Data extract START
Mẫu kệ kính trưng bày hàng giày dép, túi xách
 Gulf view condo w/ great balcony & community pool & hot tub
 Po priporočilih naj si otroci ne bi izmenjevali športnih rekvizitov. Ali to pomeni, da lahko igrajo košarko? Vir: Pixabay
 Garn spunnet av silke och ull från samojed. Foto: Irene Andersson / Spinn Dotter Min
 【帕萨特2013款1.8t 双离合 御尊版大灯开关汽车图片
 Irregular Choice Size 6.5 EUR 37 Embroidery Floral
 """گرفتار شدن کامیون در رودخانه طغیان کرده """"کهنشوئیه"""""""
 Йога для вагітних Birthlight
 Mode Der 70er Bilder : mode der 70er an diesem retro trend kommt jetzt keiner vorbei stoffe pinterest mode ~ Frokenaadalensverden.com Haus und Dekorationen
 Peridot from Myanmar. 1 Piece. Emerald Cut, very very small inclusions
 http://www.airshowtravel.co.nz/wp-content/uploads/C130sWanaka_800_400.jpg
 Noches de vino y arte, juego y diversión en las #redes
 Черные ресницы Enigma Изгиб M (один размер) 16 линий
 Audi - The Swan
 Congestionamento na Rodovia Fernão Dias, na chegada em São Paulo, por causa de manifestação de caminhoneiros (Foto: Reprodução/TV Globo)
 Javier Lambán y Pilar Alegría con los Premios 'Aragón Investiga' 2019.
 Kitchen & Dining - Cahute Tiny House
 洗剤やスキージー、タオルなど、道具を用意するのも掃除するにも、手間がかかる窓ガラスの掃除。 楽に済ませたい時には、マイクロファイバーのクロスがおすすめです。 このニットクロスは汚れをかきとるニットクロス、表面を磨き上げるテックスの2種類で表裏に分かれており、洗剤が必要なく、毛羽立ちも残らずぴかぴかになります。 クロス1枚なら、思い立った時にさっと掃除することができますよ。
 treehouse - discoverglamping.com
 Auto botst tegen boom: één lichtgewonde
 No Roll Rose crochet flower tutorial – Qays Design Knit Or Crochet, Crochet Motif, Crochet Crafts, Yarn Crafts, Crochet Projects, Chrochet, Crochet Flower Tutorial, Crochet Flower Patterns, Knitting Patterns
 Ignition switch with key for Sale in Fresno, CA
Data extract END
Give back exactly the lines from the one that contains "Kitchen & Dining - Cahute Tiny House" to the end of the data above, both of those lines included.

Reply to the exercise →
 Kitchen & Dining - Cahute Tiny House
 洗剤やスキージー、タオルなど、道具を用意するのも掃除するにも、手間がかかる窓ガラスの掃除。 楽に済ませたい時には、マイクロファイバーのクロスがおすすめです。 このニットクロスは汚れをかきとるニットクロス、表面を磨き上げるテックスの2種類で表裏に分かれており、洗剤が必要なく、毛羽立ちも残らずぴかぴかになります。 クロス1枚なら、思い立った時にさっと掃除することができますよ。
 treehouse - discoverglamping.com
 Auto botst tegen boom: één lichtgewonde
 No Roll Rose crochet flower tutorial – Qays Design Knit Or Crochet, Crochet Motif, Crochet Crafts, Yarn Crafts, Crochet Projects, Chrochet, Crochet Flower Tutorial, Crochet Flower Patterns, Knitting Patterns
 Ignition switch with key for Sale in Fresno, CA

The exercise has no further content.